Decision Date28 October 2021
Docket Number2020AP1793
PartiesAudrey Tuohy, Plaintiff-Respondent, v. Artisan and Truckers Casualty Company, Defendant-Appellant.
CourtWisconsin Court of Appeals

Not recommended for publication in the official reports.

APPEAL from a judgment of the circuit court for Dane County No 2019CV2865: FRANK D. REMINGTON, Judge. Affirmed.

Before Kloppenburg, Fitzpatrick, and Nashold, JJ.

NASHOLD, J.

¶1 This appeal concerns Wis.Stat. § 632.32(5)(i) (2019-20) [1] which permits an insurer to offset underinsured motorist (UIM) or uninsured motorist (UM) coverage limits to account for payments from other sources. The question is whether § 632.32(5)(i) allows an insurer to twice offset a single payment from the UIM tortfeasor's insurer, by applying that reduction to both UIM and UM coverage limits. We conclude that § 632.32(5)(i) does not permit this type of double reduction. Accordingly, we affirm the judgment awarding Audrey Tuohy, the injured insured, the disputed portion of her UM payment. We further conclude that this appeal is not frivolous and therefore deny Audrey's motion for costs and fees under Wis.Stat. Rule 809.25(3).

BACKGROUND

¶2 The following facts are undisputed for purposes of this appeal. On December 12, 2018, then-nine-year-old Audrey was significantly and permanently injured when driver Michael Rubendall crossed a highway center line and crashed into a vehicle driven by Audrey's mother, Stephanie Sabatke. Audrey's injuries were due to the combined negligence of Rubendall, who was intoxicated, and Sabatke, who was negligent in various respects, including by not restraining Audrey in a seatbelt.

¶3 Audrey had both UM and UIM liability coverage, each with a limit of $500, 000, through her father's policy issued by Artisan and Truckers Casualty Company (Artisan). Audrey's resulting medical expenses were greater than $1 million and thus greater than the combined UM and UIM coverage limits.

Sabatke was uninsured and Rubendall was underinsured, with a coverage limit of $250, 000.

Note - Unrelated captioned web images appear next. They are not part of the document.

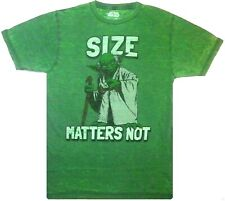 Star Wars: Jedi Master Yoda 'Size Matters Not' Distressed T-Shirt {Size: XL}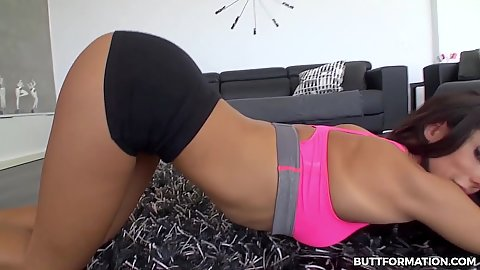 Doing some ass workout with hotpants slut Alexa Tomas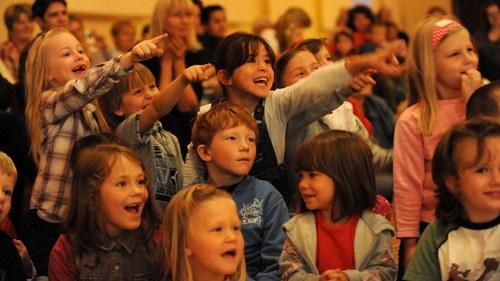 Begeisterte Kinder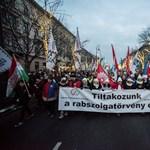Financial Times: a tüntetések rámutatnak a magyar gazdasági modell gyengepontjára
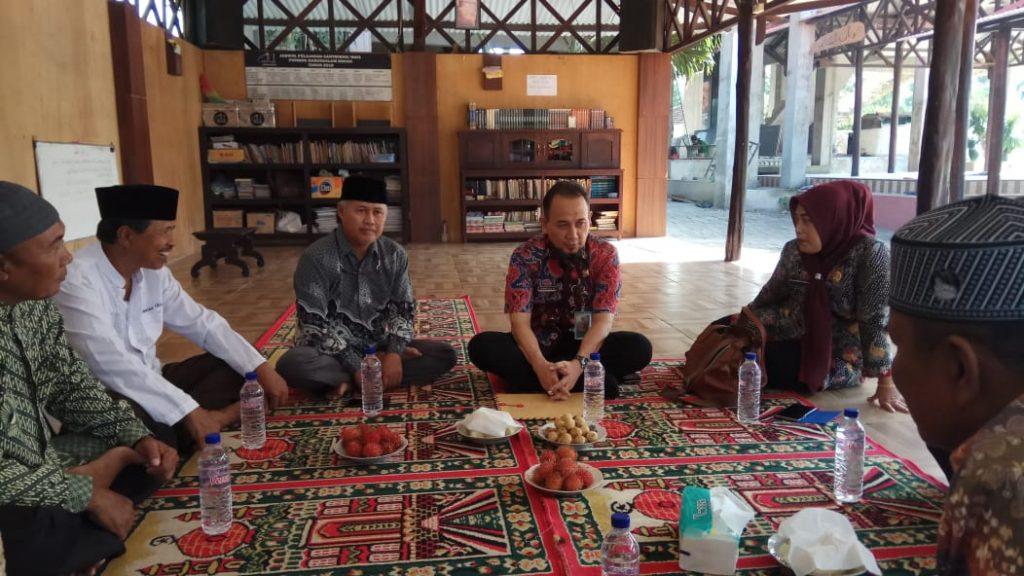 Kepala Dinas Perindustrian dan Tenaga Kerja (Dispenaker) Kabupaten Bangkalan Dr Ir Tamar Djaja MM (tiga dari kanan) berkunjung ke Pondok Babussalam Socah - Bangkalan (Hosiana Alda Rizky/PWMU.CO)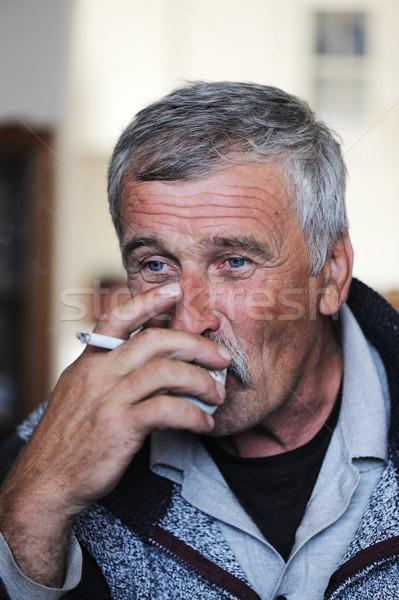 Yaşlı adam bıyık sigara içme sigara içme kahve Stok fotoğraf © zurijeta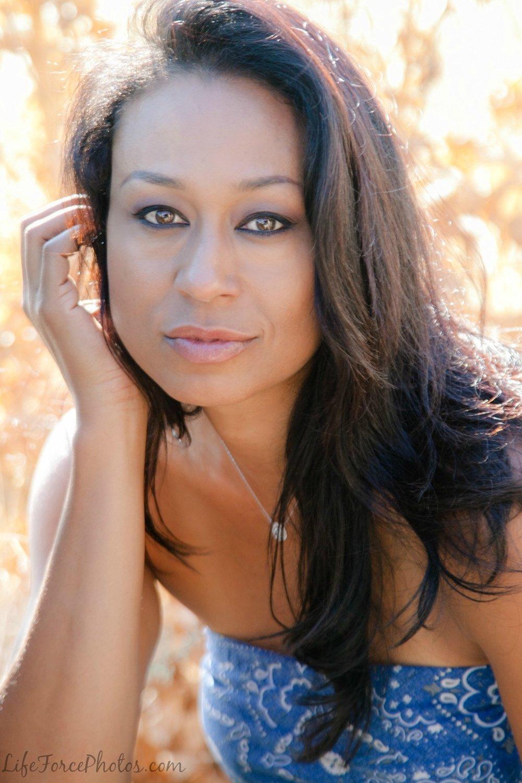 Carmel Helen - Singer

¶4 Audrey petitioned the circuit court for partial approval of her settlement. As pertinent here, Audrey received $250, 000 from Rubendall's insurer. Pursuant to Wis.Stat. § 632.32, Artisan paid Audrey $250, 000 on her UIM coverage reflecting the difference between the payment from Rubendall's insurer and Audrey's UIM coverage limit. See § 632.32(5)(i)1. (a policy may provide that, where payments are made by another entity legally responsible for the injury, the insurer will reduce UM or UIM coverage limits). As to Audrey's UM coverage, Artisan paid $250, 000 and moved for declaratory judgment on stipulated facts, seeking a declaration that Audrey's UM limit should also be reduced by $250, 000 to reflect the amount paid by Rubendall's insurer. Thus, it was Artisan's position that the $250, 000 payment from Rubendall's insurer should offset both the $500, 000 owed under Audrey's UIM coverage and the $500, 000 owed under Audrey's UM coverage. Audrey brought a cross-motion seeking a declaration that she was entitled to the remaining $250, 000 yet to be paid in UM coverage. The circuit court denied Artisan's motion and granted Audrey's motion. Artisan appeals.

DISCUSSION

¶5 A declaratory judgment "declare[s the] rights, status and other legal relations" of adverse parties. Wis.Stat. § 806.04(1); Olson v. Town of Cottage Grove, 2008 WI 51, ¶¶27-28, 309 Wis.2d 365, 749 N.W.2d 211. Here, the material facts are undisputed and the declaratory judgment involves the interpretation of Wis.Stat. § 632.32, a question of law that we review de novo. See Thom v. 1st Auto & Cas. Ins. Co., 2021 WI.App. 33, ¶13, ___ Wis. 2D ___, 961 N.W.2d 79.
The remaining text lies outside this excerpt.